IPT Focus Grief

Grief is chosen as the IPT focus area when psychological distress is associated with the death of a person close to you. Grief can also be conceptualized more broadly as other losses in your life, such as loss of a relationship, loss of physical health, infertility, anticipatory grief of another’s or of one’s own death. The goal of grief as the focus area is to help you work through the phases of loss and to help you come to a resolution of your grief. Working through grief not only means fully exploring and understanding your grief reaction, but also communicating that experience to others and developing a social support network.

Examples When Grief Focus might be Chosen

  • Death of a loved one
  • Death of a pet
  • Stillbirth
  • Repeated miscarriages
  • Relationship Loss
  • Terminal Cancer
  • Disability

Reactions to Sudden Loss

In additional to shock, anger, guilt, depression, despair and hopelessness, a sudden loss may leave you feeling with a greater sense of vulnerability and heightened anxiety. The safe world you once knew, no longer exists. You may fear for yourself, your family and friends, and become overwhelmingly preoccupied with thoughts that such random events can happen again. Along with the primary loss of the person, you may experience concurrent crises and multiple secondary losses. These losses include lost income, loss of home, loss of support, or loss of social status. It takes time for families to reorganize after a loss.

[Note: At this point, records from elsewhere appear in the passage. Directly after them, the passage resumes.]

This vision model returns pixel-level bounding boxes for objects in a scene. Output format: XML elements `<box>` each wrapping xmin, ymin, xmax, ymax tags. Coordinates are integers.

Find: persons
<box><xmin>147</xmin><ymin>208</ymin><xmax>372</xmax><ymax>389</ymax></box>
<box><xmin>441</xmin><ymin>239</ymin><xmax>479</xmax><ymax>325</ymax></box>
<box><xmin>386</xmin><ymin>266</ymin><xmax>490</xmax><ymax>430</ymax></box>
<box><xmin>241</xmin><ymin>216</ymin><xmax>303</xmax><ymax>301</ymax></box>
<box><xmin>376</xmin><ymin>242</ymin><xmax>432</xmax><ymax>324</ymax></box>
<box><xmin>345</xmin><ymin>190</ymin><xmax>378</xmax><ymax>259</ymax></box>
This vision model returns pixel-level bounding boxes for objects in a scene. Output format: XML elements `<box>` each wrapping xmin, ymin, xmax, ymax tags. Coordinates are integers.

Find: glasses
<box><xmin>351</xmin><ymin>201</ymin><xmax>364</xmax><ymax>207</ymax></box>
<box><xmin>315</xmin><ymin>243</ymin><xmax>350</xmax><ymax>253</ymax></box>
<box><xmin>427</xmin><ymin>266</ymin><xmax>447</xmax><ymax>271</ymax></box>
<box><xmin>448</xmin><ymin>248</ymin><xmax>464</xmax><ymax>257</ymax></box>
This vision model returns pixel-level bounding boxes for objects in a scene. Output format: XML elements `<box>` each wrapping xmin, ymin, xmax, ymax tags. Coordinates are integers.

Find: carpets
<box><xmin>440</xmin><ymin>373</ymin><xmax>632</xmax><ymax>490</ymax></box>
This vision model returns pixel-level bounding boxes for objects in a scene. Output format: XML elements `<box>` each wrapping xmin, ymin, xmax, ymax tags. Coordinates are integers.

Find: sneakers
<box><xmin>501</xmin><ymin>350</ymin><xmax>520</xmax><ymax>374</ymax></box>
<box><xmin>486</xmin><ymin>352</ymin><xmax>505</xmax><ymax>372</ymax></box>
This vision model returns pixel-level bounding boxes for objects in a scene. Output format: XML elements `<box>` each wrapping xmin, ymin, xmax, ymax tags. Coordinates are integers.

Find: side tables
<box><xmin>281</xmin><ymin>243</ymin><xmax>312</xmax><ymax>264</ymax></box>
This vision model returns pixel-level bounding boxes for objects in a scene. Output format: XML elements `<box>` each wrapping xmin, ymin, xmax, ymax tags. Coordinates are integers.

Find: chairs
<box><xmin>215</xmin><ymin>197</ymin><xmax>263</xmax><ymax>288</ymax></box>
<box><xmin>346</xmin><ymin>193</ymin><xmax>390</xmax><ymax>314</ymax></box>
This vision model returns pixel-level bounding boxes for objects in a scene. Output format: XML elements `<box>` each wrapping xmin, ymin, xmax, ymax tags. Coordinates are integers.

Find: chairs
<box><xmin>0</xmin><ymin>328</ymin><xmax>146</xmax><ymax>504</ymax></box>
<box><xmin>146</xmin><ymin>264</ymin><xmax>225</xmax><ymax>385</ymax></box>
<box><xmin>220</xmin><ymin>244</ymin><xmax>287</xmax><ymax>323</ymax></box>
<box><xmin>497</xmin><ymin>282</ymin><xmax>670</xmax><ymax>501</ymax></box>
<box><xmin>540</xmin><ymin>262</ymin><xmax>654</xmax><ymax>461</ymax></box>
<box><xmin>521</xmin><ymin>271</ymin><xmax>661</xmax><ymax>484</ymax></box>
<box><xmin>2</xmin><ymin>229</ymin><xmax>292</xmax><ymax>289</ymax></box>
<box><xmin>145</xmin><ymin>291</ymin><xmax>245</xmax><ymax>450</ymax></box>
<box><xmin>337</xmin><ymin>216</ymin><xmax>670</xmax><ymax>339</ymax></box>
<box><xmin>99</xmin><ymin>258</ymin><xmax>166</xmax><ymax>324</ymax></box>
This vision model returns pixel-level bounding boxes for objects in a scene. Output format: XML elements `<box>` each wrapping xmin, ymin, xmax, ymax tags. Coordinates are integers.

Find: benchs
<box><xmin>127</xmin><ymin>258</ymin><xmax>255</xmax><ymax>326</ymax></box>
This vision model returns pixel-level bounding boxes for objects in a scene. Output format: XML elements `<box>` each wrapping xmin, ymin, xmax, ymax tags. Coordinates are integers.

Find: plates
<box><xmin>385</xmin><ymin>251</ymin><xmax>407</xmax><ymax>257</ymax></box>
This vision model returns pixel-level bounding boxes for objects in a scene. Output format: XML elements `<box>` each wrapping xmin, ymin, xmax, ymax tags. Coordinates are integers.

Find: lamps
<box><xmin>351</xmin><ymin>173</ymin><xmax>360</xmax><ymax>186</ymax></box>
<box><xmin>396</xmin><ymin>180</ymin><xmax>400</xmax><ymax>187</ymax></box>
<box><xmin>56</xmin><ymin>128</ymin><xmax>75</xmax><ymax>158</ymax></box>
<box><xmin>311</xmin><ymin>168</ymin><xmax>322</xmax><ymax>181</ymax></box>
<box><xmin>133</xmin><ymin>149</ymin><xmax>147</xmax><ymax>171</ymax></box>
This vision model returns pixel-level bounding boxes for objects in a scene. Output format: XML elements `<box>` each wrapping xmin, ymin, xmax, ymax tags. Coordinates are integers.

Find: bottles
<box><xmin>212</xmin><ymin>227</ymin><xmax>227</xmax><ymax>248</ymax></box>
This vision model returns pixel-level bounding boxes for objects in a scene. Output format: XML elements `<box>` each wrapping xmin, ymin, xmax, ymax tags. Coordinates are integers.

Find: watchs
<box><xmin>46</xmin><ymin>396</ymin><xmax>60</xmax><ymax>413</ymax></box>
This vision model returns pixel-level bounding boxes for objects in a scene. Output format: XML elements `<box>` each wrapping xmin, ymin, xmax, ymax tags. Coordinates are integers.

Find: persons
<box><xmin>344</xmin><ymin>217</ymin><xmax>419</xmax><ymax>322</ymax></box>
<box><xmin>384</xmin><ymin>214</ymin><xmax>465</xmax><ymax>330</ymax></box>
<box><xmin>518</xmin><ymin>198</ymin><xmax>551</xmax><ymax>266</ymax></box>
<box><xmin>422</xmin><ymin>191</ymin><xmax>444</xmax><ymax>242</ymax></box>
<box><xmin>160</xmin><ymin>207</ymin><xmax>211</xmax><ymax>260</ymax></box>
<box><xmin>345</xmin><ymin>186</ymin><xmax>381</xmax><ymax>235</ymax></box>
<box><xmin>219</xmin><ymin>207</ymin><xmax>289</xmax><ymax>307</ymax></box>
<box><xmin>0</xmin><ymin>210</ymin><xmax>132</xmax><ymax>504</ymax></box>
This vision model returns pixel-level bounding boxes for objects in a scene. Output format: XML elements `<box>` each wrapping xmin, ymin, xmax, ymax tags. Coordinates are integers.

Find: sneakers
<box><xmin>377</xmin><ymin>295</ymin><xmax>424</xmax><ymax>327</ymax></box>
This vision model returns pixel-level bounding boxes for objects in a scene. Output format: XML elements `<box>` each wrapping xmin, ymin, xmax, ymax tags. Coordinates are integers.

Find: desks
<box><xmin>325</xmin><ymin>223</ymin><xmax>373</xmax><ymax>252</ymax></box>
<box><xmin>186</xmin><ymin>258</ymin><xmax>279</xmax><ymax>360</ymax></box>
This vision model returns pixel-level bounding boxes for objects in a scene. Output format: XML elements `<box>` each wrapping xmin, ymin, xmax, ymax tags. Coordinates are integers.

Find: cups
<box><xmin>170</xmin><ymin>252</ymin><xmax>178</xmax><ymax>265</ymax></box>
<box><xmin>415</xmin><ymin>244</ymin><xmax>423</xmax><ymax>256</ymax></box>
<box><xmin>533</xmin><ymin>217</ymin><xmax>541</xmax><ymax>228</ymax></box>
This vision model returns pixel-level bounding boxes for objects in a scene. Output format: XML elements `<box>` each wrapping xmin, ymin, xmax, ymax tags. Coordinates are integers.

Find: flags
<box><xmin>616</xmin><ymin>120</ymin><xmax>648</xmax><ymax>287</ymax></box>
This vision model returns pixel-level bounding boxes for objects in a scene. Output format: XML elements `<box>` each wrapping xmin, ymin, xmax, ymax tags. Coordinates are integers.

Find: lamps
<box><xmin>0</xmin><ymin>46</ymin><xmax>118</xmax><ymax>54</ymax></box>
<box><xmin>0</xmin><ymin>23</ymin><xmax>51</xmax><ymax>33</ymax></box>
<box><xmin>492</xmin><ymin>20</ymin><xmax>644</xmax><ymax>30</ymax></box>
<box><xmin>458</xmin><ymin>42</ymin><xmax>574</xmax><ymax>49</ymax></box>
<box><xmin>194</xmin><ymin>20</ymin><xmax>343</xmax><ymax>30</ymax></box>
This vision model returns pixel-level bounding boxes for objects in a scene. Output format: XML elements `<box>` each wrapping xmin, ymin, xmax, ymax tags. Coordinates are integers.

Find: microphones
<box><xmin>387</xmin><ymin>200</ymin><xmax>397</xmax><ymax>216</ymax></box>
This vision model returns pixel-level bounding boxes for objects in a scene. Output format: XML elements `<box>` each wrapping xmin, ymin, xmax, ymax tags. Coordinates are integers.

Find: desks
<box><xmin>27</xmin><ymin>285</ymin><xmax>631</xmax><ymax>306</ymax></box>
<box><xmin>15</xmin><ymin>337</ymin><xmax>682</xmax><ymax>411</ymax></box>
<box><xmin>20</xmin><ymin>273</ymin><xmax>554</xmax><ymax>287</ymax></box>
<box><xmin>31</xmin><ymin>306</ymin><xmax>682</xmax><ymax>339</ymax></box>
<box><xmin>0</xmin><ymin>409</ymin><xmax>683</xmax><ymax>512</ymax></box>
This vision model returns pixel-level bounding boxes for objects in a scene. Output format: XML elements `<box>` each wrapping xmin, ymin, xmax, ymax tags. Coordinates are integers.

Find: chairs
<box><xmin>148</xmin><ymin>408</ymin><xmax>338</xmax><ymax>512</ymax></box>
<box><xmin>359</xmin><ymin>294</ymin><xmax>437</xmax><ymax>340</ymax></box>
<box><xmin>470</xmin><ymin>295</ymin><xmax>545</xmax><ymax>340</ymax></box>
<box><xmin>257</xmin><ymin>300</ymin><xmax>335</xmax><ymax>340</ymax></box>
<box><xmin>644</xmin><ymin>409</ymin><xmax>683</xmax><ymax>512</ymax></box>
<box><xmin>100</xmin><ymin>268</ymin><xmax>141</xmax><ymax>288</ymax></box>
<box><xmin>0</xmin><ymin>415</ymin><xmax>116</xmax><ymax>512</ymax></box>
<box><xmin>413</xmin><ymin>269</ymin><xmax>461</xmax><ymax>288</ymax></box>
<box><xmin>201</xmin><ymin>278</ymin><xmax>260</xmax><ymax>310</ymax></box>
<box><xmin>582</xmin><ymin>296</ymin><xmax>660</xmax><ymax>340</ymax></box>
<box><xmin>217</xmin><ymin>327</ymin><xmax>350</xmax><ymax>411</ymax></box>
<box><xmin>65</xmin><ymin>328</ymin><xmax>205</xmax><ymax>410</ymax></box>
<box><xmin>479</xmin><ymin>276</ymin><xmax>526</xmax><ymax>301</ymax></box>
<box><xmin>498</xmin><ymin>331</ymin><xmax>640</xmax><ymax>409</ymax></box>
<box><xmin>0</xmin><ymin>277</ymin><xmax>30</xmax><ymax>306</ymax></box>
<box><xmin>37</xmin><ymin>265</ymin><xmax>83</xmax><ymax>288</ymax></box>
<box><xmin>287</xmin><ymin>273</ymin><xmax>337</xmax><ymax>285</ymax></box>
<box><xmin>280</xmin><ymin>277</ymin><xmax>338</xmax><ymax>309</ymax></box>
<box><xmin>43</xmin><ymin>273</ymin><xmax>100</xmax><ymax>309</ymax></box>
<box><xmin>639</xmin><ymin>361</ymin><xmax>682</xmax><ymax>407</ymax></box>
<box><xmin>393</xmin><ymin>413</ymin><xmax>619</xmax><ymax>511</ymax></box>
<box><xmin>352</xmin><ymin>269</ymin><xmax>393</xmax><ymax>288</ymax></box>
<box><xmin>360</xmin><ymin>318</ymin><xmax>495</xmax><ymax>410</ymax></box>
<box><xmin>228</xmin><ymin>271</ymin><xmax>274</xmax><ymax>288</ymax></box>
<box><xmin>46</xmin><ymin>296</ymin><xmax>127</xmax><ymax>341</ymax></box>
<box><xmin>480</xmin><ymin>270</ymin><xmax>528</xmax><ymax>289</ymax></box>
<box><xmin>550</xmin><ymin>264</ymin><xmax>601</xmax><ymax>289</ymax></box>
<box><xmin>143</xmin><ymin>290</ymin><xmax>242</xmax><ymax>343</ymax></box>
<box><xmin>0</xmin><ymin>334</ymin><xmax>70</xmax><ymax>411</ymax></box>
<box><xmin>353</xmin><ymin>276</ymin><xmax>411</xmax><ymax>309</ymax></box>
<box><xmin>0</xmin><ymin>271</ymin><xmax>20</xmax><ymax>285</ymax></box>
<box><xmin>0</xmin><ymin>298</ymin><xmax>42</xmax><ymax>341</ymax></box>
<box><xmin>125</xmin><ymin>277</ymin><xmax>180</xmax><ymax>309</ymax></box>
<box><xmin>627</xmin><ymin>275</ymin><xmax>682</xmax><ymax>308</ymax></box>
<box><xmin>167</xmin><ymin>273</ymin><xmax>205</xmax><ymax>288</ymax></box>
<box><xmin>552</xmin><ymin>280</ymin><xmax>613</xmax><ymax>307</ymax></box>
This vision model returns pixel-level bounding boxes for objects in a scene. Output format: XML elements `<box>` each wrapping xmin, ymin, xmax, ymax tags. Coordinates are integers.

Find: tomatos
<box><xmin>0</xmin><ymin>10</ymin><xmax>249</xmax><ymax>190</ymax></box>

As noted, not all grief cases involve the death of a loved one. Some losses such as loss of health, loss of financial status, infertility can be experienced as a grief reaction. If a change in your life is significant, you may experience that change as a loss.

Here are some important considerations about grief and loss.

  • When deaths or losses are perceived as preventable, there may be a strong sense of the “What if’s.” Preventable deaths or loss are likely to increase a sense of guilt and anger.

  • With some losses, the death is instantaneous. Many survivors find the knowledge of an instantaneous death to be comforting, as they feel that the person who died had no or little awareness of what was happening. In others situations, there is a question whether the deceased suffered pain or anxiety or a prolonged death. These fears may dominate the person’s thoughts, rather than the memories of the person themselves. These thoughts, however, can become a diversion from grieving and disrupting the grieving process. Imaginings or memories of the traumatic death may cause so much distress that remembering the person who died may be actively avoided.

  • A traumatic death predisposes a grieving person to be at a much greater risk for suffering subsequent complicated mourning with PTSD symptoms.

  • Asking ‘Why’ is a common response to death, particularly an unexpected or sudden loss. Asking “Why”, however, is counterproductive for the healing process. As a therapist, it is important to help you ask “What can I do about it now?” “How can I help?” or “How do I pick up the pieces and go on living as meaningful as possible?”

  • Religion can play an important role, as it has been to be a protective factor in the grief reaction. Some people abandon religion during loss. Discussing your religious views, examining how the loss has changed your religious views, and helping you to reconnect with religion may be part of the therapeutic process

  • Delayed grief reactions are possible

  • A strong social support network will help you mourn the loss more effectively

Main goals in IPT for Grief

The main therapeutic goals in IPT when grief is chosen as a focus area are to help you through the mourning process and to help you re-establish interests and relationships. You and your therapist will reconstruct the positive and negative aspects of your relationship with the deceased, or the positive and negative aspects of the loss in your life. Often when a loss is experienced, the positive aspects of your relationship with the deceased or old role are magnified and the negative aspects are minimized. People may feel that remembering negative aspects of the relationship is disrespectful to the deceased, whereas others fear that they might not remember important aspects of the relationship, or they may lose their cherished memories of the loved one. You and your therapist will work together to help you navigate the mourning process in a successful way. An important part of therapy will help you evaluate the availability and use of your social support network. Social support is psychologically beneficial, but people might turn away from others after they have suffered a significant loss. Your therapist will help you to use the social support available and to ask for extra help when needed.